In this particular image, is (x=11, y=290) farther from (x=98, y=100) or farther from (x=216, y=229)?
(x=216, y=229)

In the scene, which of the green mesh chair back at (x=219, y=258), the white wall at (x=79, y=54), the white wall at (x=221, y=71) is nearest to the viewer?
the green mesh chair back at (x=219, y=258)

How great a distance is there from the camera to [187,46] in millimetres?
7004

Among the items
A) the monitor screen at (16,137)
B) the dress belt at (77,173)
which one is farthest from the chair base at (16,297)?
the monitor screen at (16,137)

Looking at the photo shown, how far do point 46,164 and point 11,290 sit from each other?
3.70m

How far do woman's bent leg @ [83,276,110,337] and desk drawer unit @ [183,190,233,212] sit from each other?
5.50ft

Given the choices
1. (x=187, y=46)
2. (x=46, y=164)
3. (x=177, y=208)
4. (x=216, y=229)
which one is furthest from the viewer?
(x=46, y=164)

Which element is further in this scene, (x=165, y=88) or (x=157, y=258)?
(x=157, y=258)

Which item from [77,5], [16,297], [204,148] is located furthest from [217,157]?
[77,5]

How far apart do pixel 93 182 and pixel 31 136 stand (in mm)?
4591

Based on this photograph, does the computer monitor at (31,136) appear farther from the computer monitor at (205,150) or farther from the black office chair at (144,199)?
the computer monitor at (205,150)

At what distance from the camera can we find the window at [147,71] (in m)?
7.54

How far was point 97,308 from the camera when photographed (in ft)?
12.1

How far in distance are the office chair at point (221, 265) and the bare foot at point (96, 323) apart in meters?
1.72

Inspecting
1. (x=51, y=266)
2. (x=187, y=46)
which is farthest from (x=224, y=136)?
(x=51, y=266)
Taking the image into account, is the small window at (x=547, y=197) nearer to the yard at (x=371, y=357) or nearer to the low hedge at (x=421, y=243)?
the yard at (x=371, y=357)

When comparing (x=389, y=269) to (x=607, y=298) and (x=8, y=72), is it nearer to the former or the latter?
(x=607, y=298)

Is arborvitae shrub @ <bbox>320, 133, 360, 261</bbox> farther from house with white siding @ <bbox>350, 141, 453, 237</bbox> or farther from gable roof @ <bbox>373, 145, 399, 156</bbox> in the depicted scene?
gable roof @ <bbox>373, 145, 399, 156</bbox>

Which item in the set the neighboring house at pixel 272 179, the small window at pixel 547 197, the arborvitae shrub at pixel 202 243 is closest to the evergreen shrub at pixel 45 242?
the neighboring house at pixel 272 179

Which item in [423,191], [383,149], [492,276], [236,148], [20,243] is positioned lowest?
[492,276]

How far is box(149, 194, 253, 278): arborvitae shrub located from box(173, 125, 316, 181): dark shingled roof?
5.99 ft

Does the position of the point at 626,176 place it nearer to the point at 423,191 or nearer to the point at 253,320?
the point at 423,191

__________________________________________________

INSTRUCTION =>
Could you lay out every line of the records above as a JSON list of strings, one string per line, with the blank lines left out?

RESPONSE FOR THIS EXERCISE =>
[
  "In this particular image, is (x=11, y=290) farther from (x=98, y=100) or farther from (x=216, y=229)?",
  "(x=216, y=229)",
  "In the scene, which of the green mesh chair back at (x=219, y=258), the white wall at (x=79, y=54), the white wall at (x=221, y=71) is nearest to the viewer?",
  "the green mesh chair back at (x=219, y=258)",
  "How great a distance is there from the camera to [187,46] in millimetres?",
  "7004",
  "Among the items",
  "A) the monitor screen at (16,137)",
  "B) the dress belt at (77,173)",
  "which one is farthest from the chair base at (16,297)?",
  "the monitor screen at (16,137)",
  "Looking at the photo shown, how far do point 46,164 and point 11,290 sit from each other?",
  "3.70m",
  "How far do woman's bent leg @ [83,276,110,337] and desk drawer unit @ [183,190,233,212] sit from each other?",
  "5.50ft",
  "Given the choices",
  "1. (x=187, y=46)",
  "2. (x=46, y=164)",
  "3. (x=177, y=208)",
  "4. (x=216, y=229)",
  "which one is furthest from the viewer?",
  "(x=46, y=164)",
  "Which element is further in this scene, (x=165, y=88) or (x=157, y=258)?",
  "(x=157, y=258)",
  "Which item from [77,5], [16,297], [204,148] is located furthest from [217,157]?",
  "[77,5]",
  "How far apart do pixel 93 182 and pixel 31 136 stand (in mm)?",
  "4591",
  "Based on this photograph, does the computer monitor at (31,136) appear farther from the computer monitor at (205,150) or farther from the black office chair at (144,199)?",
  "the computer monitor at (205,150)",
  "At what distance from the camera can we find the window at [147,71] (in m)?",
  "7.54",
  "How far was point 97,308 from the camera when photographed (in ft)?",
  "12.1",
  "How far in distance are the office chair at point (221, 265) and the bare foot at point (96, 323) apart in meters?",
  "1.72",
  "Inspecting",
  "1. (x=51, y=266)",
  "2. (x=187, y=46)",
  "which is farthest from (x=224, y=136)?",
  "(x=51, y=266)",
  "Taking the image into account, is the small window at (x=547, y=197) nearer to the yard at (x=371, y=357) or nearer to the low hedge at (x=421, y=243)?",
  "the yard at (x=371, y=357)",
  "When comparing (x=389, y=269) to (x=607, y=298) and (x=8, y=72), is it nearer to the former or the latter?",
  "(x=607, y=298)",
  "Is arborvitae shrub @ <bbox>320, 133, 360, 261</bbox> farther from house with white siding @ <bbox>350, 141, 453, 237</bbox> or farther from gable roof @ <bbox>373, 145, 399, 156</bbox> in the depicted scene?",
  "gable roof @ <bbox>373, 145, 399, 156</bbox>",
  "Which item in the set the neighboring house at pixel 272 179, the small window at pixel 547 197, the arborvitae shrub at pixel 202 243 is closest to the evergreen shrub at pixel 45 242?",
  "the neighboring house at pixel 272 179",
  "Which item in [423,191], [383,149], [492,276], [236,148], [20,243] is positioned lowest?",
  "[492,276]",
  "How far is box(149, 194, 253, 278): arborvitae shrub located from box(173, 125, 316, 181): dark shingled roof?",
  "5.99 ft",
  "Does the position of the point at 626,176 place it nearer to the point at 423,191 or nearer to the point at 253,320?",
  "the point at 423,191"
]